■ **WORK INSTRUCTION**:
Leave the pictures out and restate each entry below word for word.
===== THE DATA
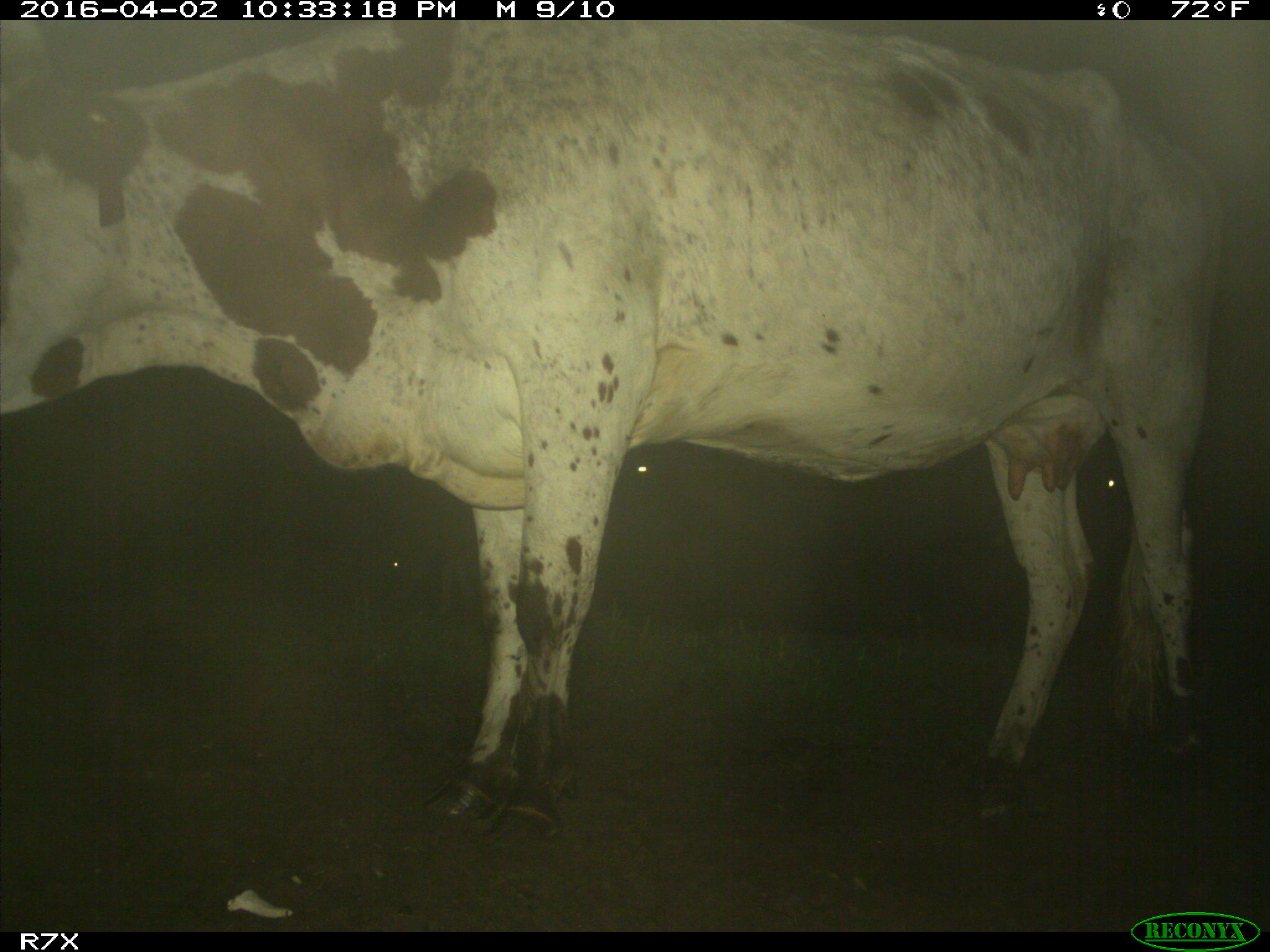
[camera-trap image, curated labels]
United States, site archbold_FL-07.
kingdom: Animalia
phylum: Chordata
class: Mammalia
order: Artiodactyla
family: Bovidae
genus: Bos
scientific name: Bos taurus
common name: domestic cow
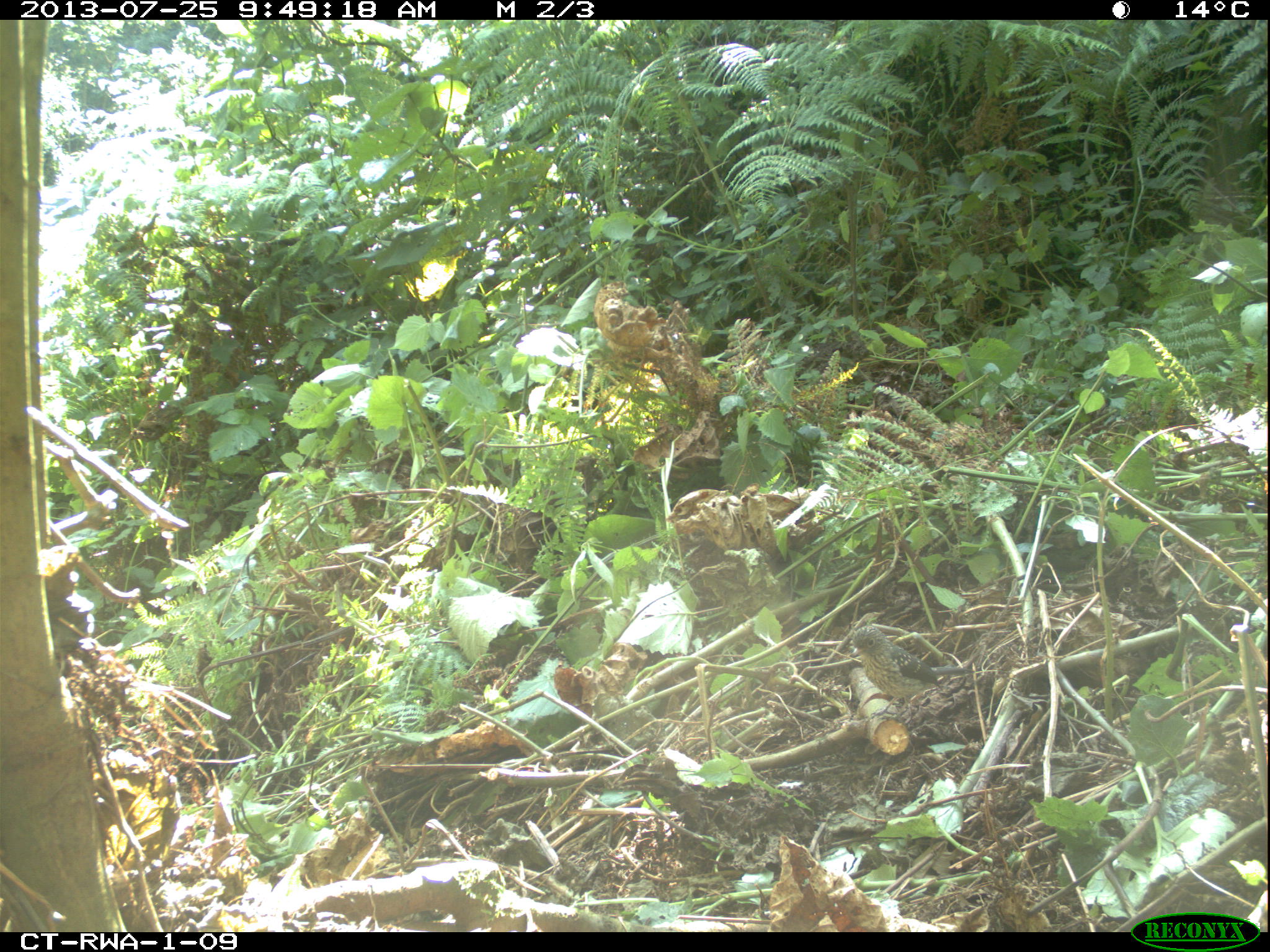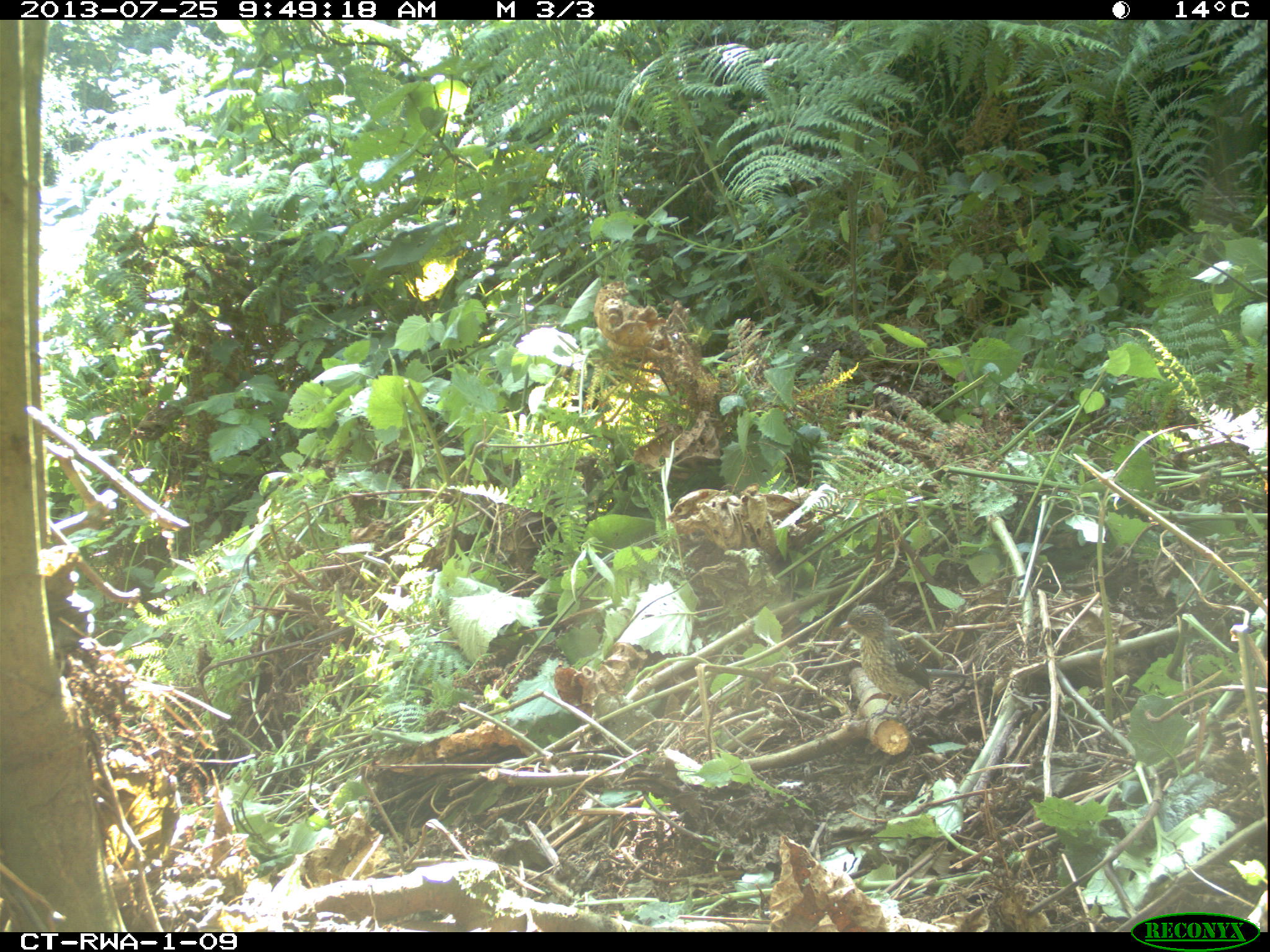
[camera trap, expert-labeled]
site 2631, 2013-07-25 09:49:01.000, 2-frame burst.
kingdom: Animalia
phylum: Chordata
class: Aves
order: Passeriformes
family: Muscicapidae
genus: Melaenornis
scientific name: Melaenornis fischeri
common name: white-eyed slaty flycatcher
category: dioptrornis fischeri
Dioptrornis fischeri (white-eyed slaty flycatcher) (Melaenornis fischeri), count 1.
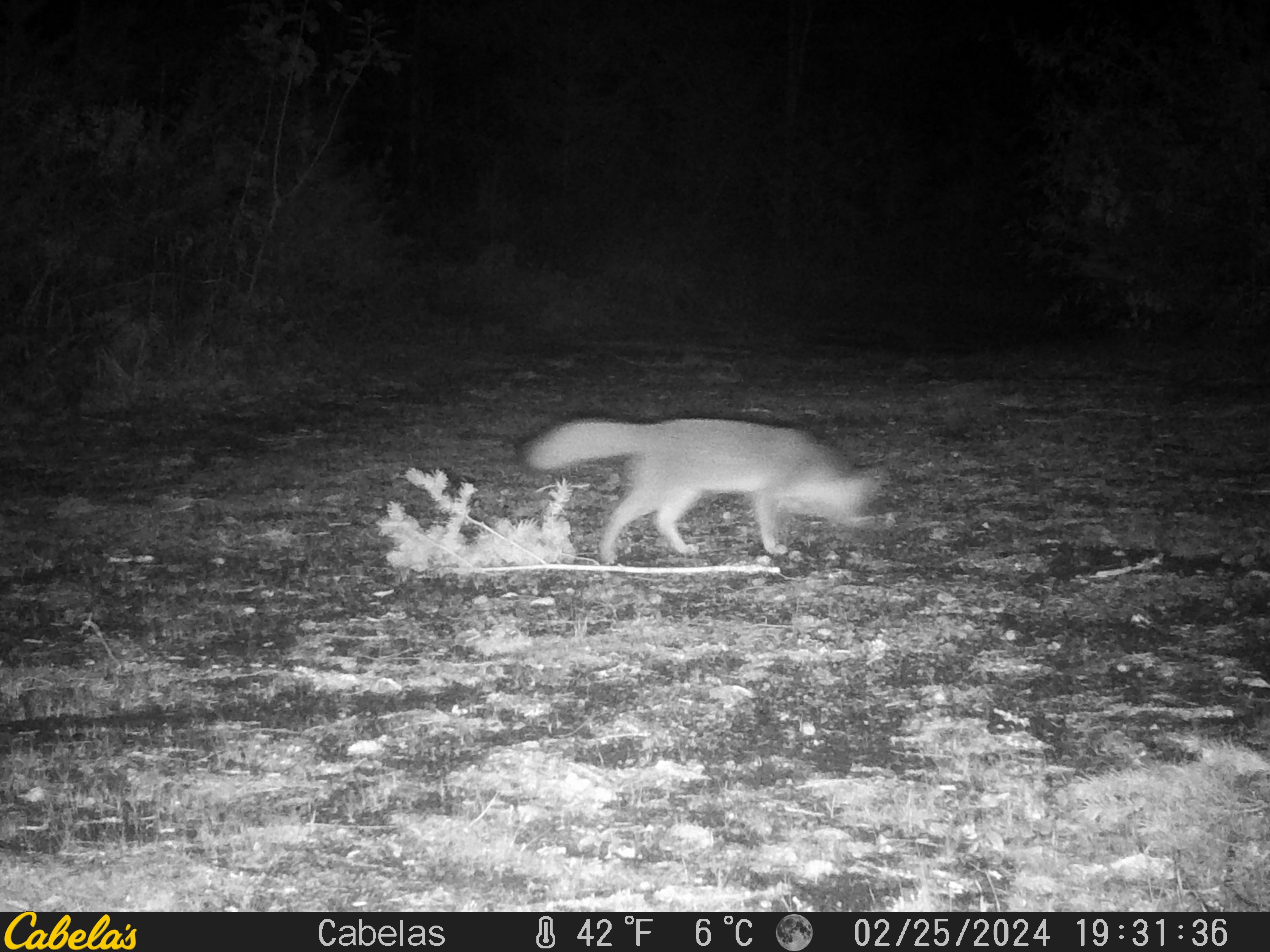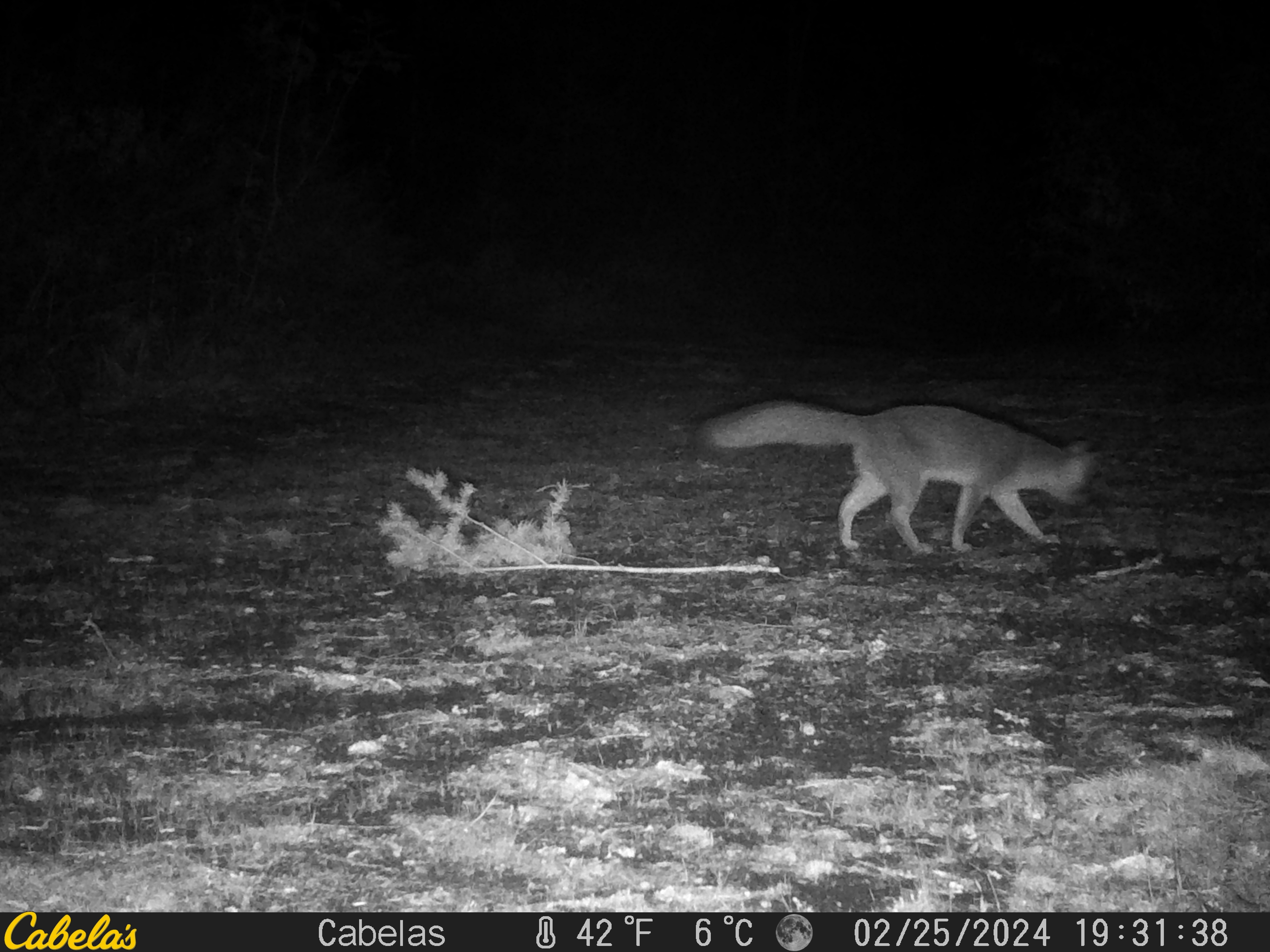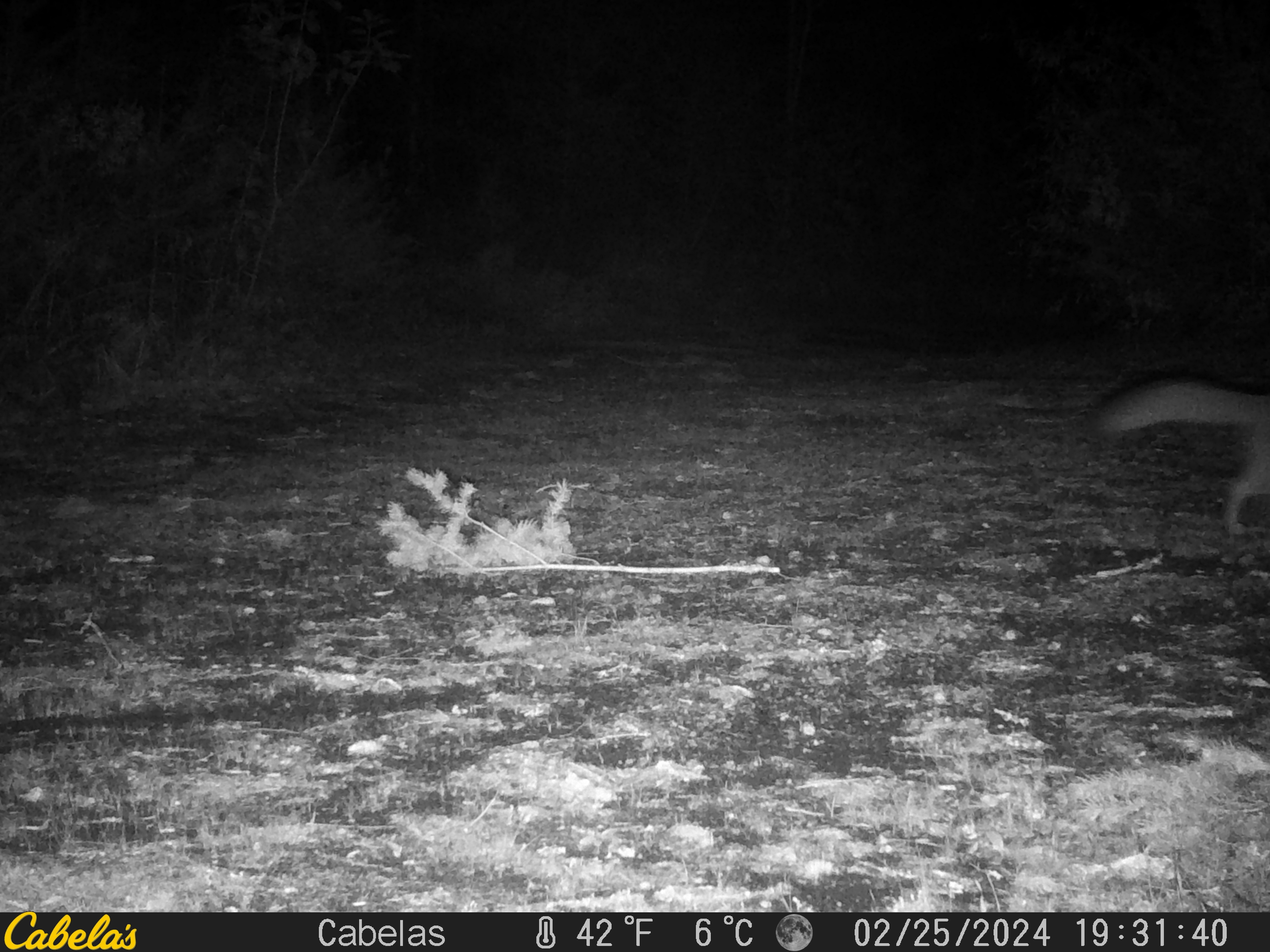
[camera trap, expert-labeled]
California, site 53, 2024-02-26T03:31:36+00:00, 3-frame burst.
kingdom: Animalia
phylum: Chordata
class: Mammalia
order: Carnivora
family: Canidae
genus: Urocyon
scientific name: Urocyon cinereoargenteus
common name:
==========
■ **ANSWER BOX**:
[camera-trap image, curated labels]
United States, site archbold_FL-07.
kingdom: Animalia
phylum: Chordata
class: Mammalia
order: Artiodactyla
family: Bovidae
genus: Bos
scientific name: Bos taurus
common name: domestic cow
[camera trap, expert-labeled]
site 2631, 2013-07-25 09:49:01.000, 2-frame burst.
kingdom: Animalia
phylum: Chordata
class: Aves
order: Passeriformes
family: Muscicapidae
genus: Melaenornis
scientific name: Melaenornis fischeri
common name: white-eyed slaty flycatcher
category: dioptrornis fischeri
Dioptrornis fischeri (white-eyed slaty flycatcher) (Melaenornis fischeri), count 1.
[camera trap, expert-labeled]
California, site 53, 2024-02-26T03:31:36+00:00, 3-frame burst.
kingdom: Animalia
phylum: Chordata
class: Mammalia
order: Carnivora
family: Canidae
genus: Urocyon
scientific name: Urocyon cinereoargenteus
common name:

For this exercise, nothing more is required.